**Selected excerpt:**
▬▬▬▬▬▬

Emily Fair Oster (born c. 1980) is an American economist. After receiving a B.A. and Ph.D. from Harvard in 2002 and 2006 respectively, where she studied under Amartya Sen, Oster joined the faculty of the University of Chicago Booth School of Business, where she taught prior to moving to Brown University, where she currently holds the rank of Associate Professor of Economics (as she did at Chicago). Her research interests are unusually wide-ranging, and span from development economics to health economics to research design and experimental methodology. Her work is perhaps best-known among non-economists for her writings and appearances in mainstream media, including the Wall Street Journal, the best-selling SuperFreakonomics book, and her 2007 TED Talk.
When Emily was two years old, her parents noticed that she often talked to herself in her crib after they said good night and left her room. In order to figure out what she was saying, they placed a tape recorder in her room, which they turned on once they had tucked her in. Those tapes were eventually passed on to psychologist and linguist friends of her parents. Careful analysis of Emily's speech showed that her language was much more complex when she was alone than when interacting with adults. This led to her being the subject of a series of academic papers which were collectively published as a compendium in 1989 titled Narratives from the Crib. The book was reprinted in 2006, with a foreword by Emily.

▬▬▬▬▬▬

Items from a data source:
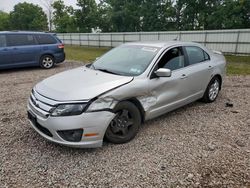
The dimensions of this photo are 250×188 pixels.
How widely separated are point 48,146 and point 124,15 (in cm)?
2896

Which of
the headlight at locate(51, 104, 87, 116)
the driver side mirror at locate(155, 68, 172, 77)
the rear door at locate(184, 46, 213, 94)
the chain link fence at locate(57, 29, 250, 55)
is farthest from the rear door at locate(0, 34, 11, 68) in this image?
the chain link fence at locate(57, 29, 250, 55)

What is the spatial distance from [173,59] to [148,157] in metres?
1.89

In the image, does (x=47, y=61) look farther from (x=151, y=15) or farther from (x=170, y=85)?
(x=151, y=15)

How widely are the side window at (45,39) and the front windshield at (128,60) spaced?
20.1 feet

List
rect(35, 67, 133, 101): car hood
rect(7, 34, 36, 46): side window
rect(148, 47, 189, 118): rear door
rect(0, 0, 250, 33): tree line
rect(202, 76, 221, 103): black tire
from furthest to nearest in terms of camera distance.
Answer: rect(0, 0, 250, 33): tree line, rect(7, 34, 36, 46): side window, rect(202, 76, 221, 103): black tire, rect(148, 47, 189, 118): rear door, rect(35, 67, 133, 101): car hood

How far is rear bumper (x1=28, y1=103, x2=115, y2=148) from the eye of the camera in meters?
2.76

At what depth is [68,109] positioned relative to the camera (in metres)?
2.78

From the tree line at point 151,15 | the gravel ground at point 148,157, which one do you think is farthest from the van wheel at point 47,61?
the tree line at point 151,15

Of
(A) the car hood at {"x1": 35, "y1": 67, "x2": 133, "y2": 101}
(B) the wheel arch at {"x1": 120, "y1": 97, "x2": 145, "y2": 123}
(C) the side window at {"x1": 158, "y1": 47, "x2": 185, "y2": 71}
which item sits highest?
(C) the side window at {"x1": 158, "y1": 47, "x2": 185, "y2": 71}

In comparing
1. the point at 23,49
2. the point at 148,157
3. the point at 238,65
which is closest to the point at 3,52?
the point at 23,49

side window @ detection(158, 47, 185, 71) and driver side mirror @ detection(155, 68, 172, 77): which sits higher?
side window @ detection(158, 47, 185, 71)

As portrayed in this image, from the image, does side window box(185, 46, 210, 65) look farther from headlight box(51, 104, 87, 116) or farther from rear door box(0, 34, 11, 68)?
rear door box(0, 34, 11, 68)

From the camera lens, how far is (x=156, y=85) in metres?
3.54

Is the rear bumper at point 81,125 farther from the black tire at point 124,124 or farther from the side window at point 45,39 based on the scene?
the side window at point 45,39
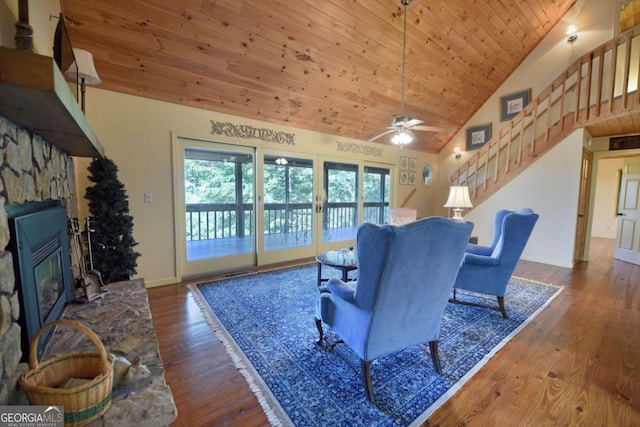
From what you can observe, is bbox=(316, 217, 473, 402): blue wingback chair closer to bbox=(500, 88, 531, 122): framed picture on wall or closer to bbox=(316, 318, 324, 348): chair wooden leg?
bbox=(316, 318, 324, 348): chair wooden leg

▬▬▬▬▬▬

**What is required:** In the text about Emily Oster, what was the 1989 compendium of academic papers about her crib speech titled?

**Task output:** Narratives from the Crib